Research Paper Volume 13, Issue 13 pp 16974—16989
The risk of Alzheimer’s disease according to dynamic changes in metabolic health and obesity: a nationwide population-based cohort study
- 1 Department of Internal Medicine, Hallym University Sacred Heart Hospital, Hallym University College of Medicine, Anyang, Republic of Korea
- 2 Department of Internal Medicine, Asan Medical Center, University of Ulsan College of Medicine, Seoul, Republic of Korea
- 3 Department of Clinical Epidemiology and Biostatistics, Asan Medical Center, University of Ulsan College of Medicine, Seoul, Republic of Korea
Received: October 6, 2020 Accepted: June 18, 2021 Published: July 8, 2021https://doi.org/10.18632/aging.203255
How to Cite
Copyright: © 2021 Cho et al. This is an open access article distributed under the terms of the Creative Commons Attribution License (CC BY 3.0), which permits unrestricted use, distribution, and reproduction in any medium, provided the original author and source are credited.
We evaluated the association of metabolic health and obesity phenotypes with the risk of Alzheimer’s disease (AD).
This study enrolled 136,847 elderly participants aged 60 or above from the Korean National Health Insurance System. At baseline examinations in 2009 and 2010, subjects were categorized into four groups: the metabolically healthy non-obese (MHNO), metabolically healthy obese (MHO), metabolically unhealthy non-obese (MUNO), and metabolically unhealthy obese (MUO) groups. Based on the phenotypic transition after 2 years, the subjects were further categorized into 16 subgroups. They were followed from 2009 to 2015 to monitor for AD development.
The MHO phenotype protected subjects from AD, relative to the MHNO phenotype (HR, 0.73; 95% CI, 0.65–0.81). Among subjects initially classified as MHO, 41.8% remained MHO, with a significantly lower risk of AD compared with the stable MHNO group (HR, 0.62; 95% CI, 0.50–0.77).

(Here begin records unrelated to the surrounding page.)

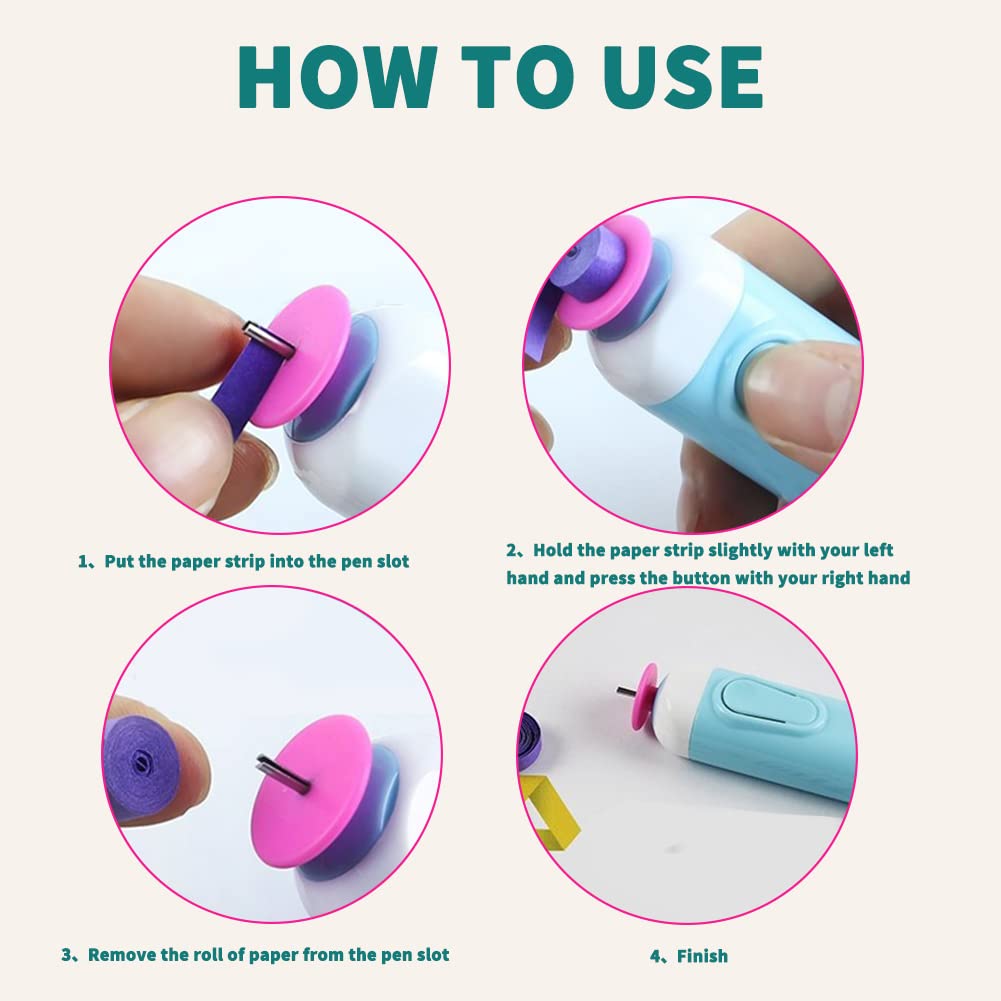 HOW TO USE

1、Put the paper strip into the pen slot

2、Hold the paper strip slightly with your left hand and press the button with your right hand

3、Remove the roll of paper from the pen slot

4、Finish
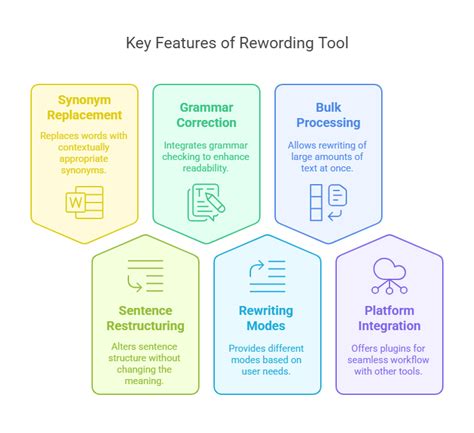 Key Features of Rewording Tool

Synonym Replacement

Replaces words with contextually appropriate synonyms.

W

Grammar Correction

Integrates grammar checking to enhance readability.

T

Bulk Processing

Allows rewriting of large amounts of text at once.

Sentence Restructuring

Alters sentence structure without changing the meaning.

Rewriting Modes

Provides different modes based on user needs.

Platform Integration

Offers plugins for seamless workflow with other tools.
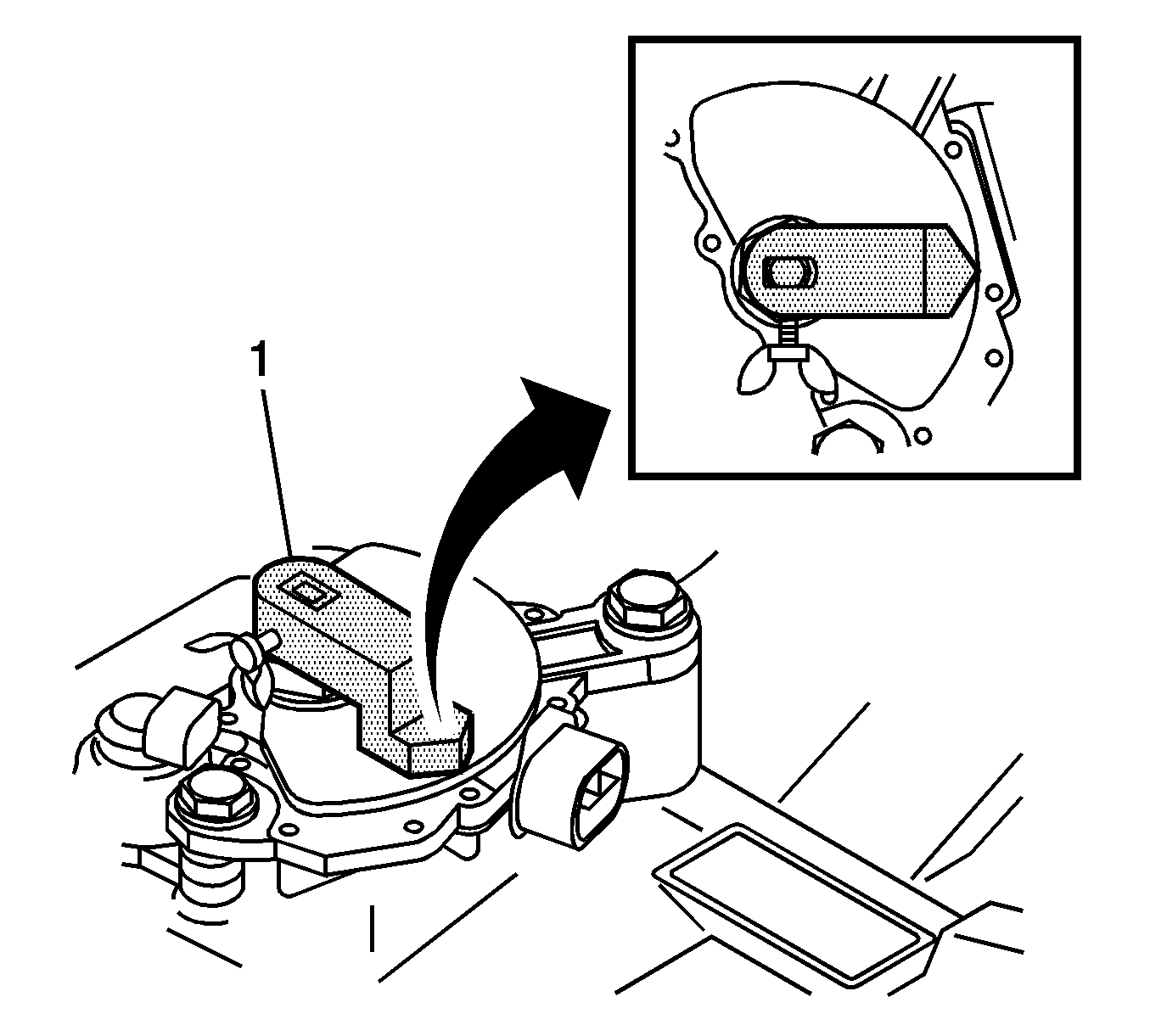 1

Among MUO subjects at baseline, those who changed phenotype to MUNO were at higher risk of AD (HR, 1.47; 95% CI, 1.28–1.70), and the transition to the MHO phenotype protected subjects from AD (HR, 0.62; 95% CI, 0.50–0.78).
The MHO phenotype conferred a decreased risk of AD. Maintenance or recovery of metabolic health might mitigate AD risk among obese individuals.
AD: Alzheimer’s disease; BMI: body mass index; BP: blood pressure; FPG: fasting plasma glucose; HDL-C: high-density lipoprotein cholesterol; MHNO: metabolically healthy non-obese; MHO: metabolically healthy obese; MUNO: metabolically unhealthy non-obese; MUO: metabolically unhealthy obese; NHIS-HEALS: National Health Insurance Service-National Health Screening Cohort; TG: triglyceride.